Dopo questo super battesimo, come andò?
“Capii che questo è un mestiere dove non puoi ritenerti arrivato mai, ma devi costantemente crescere, costruirti e migliorarti e non perdere mai il contatto con il mondo reale. In ogni caso, dopo qualche mese feci un provino con Massimo Ranieri che mi prese per tre commedie di Eduardo de Filippo da portare in tv: ‘Filomena Marturano’, dove interpretavo Umberto ,figlio di Filomena e accanto alla compianta Mariangela Melato, “Napoli milionaria” dove vestivo la parte del dottore e infine ‘Sabato, domenica e lunedì’  nella quale ero Federico accanto ad attrici del calibro di Giovanna Ralli e Monica Guerritore. Dopo queste esperienze formidabili che portavano il teatro in tv, Ranieri mi volle per il suo ‘Riccardo III’. Quella fu veramente una grande prova per me, molte date, tanto lavoro ma tantissima soddisfazione”.
Qualche tempo dopo hai partecipato a “Gomorra” la serie. Che ricordo hai?
“Un ottimo ricordo. Un cast con il quale mi sono subito trovato bene, specialmente con Gianfranco Gallo che era il mio boss, e che proprio quest’anno mi ha voluto nel ruolo di suo figlio all’interno del cast di dodici repliche, suo primo film da regista oltre che protagonista”.
Sei anche un insegnante di teatro. Che tipo di esperienza è questa?
“Più che altro mi sento di dire di essere un conduttore di gruppi teatrali.

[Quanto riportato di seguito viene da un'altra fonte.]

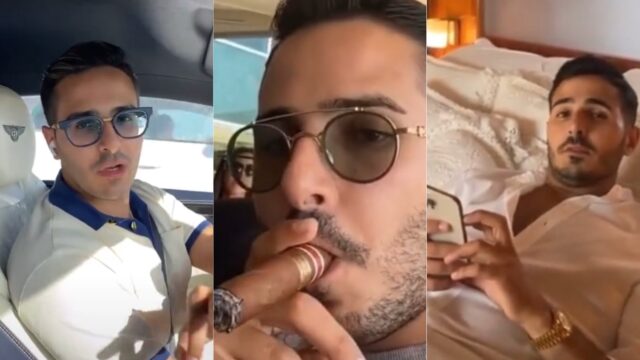 The Tinder Swindler Returns to Social Media...on Tiktok - Vimarsana News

Questo fa molto bene alla mia persona e al mio lavoro di attore, perché confrontarmi con le persone che vengono in questi laboratori mi arricchisce e mi gratifica. Ho anche una mia scuola ‘La prima scuola della commedia italiana’, fondata insieme all’amico/collega Antonio Grosso con sede a Monteverde a Roma presso il Teatro dei Contrari. Insomma avrai capito che non so stare fermo!”.
La pandemia ha costretto il settore dello spettacolo ad uno stop molto lungo. È stato fatto abbastanza per voi?

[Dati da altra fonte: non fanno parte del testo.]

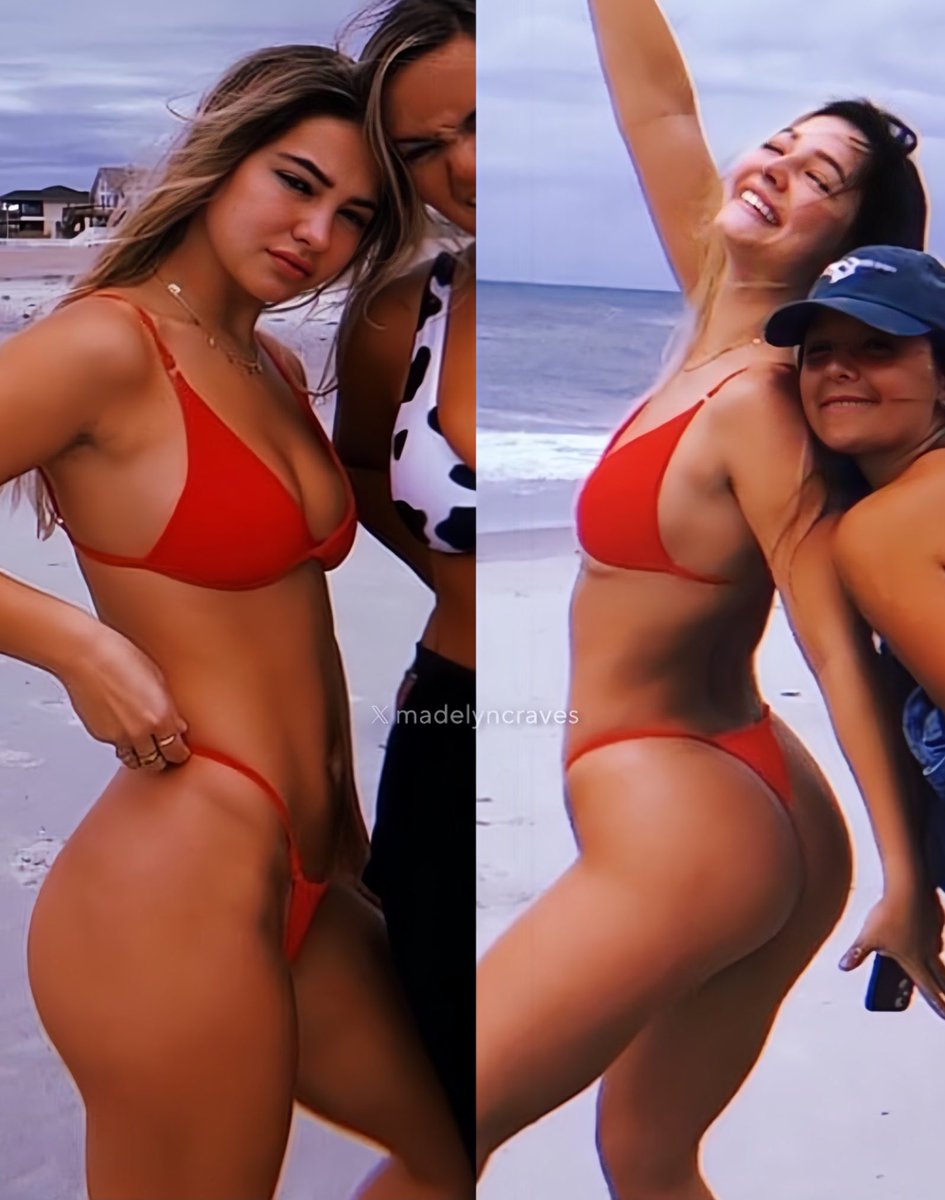 madelyn cline, what a woman.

“I sussidi sono arrivati, ma la sensazione generale che si è avuta è quella del ‘poi ci penseremo’ e questo ha creato malcontento. Giusto rispettare le regole ma troppa disparità con altre categorie”.
Sei un artista poliedrico, a cosa non rinunceresti?

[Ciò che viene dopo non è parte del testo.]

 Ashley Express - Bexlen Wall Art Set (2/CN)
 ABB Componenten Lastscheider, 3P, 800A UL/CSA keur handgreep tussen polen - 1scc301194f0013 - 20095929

“Al teatro, perché ti da basi solide per affrontare questo mestiere. Fino ad oggi avuto la fortuna di cimentarmi in molti generi diversi: sono passa dalla prosa al commerciale. Anche il set cinematografico mi piace moltissimo e adoro le lunghe attese prima del ciak”.
Come occupi il tempo libero?
“Vado molto in bici ed ho un personal trainer, anzi lo chiamerei più un mitigatore che mi supporta nell’allenamento. Grazie a lui ho imparato anche a dare il giusto valore al riposo. Sin da bambino pratico e amo anche il tennis”.
A proposito di tennis, quali sono i tuoi idoli tennistici?
“Lendl fu il primo amore. Ero ancora molto piccolo, ma mi affascinava tantissimo. Successivamente Sampras e poi Federer. Lo svizzero è un talento senza fine ed ha anche la mia stessa età”.
Quanto contano gli affetti nella vita di un attore?
“Tantissimo. Avere affetti stabili ti aiuta anche a superare le tempeste emotive che questo mestiere ti proporne spesso. A volte si lavora poco, si è più nervosi ed avere radici è importante, anzi oserei dire vitale”.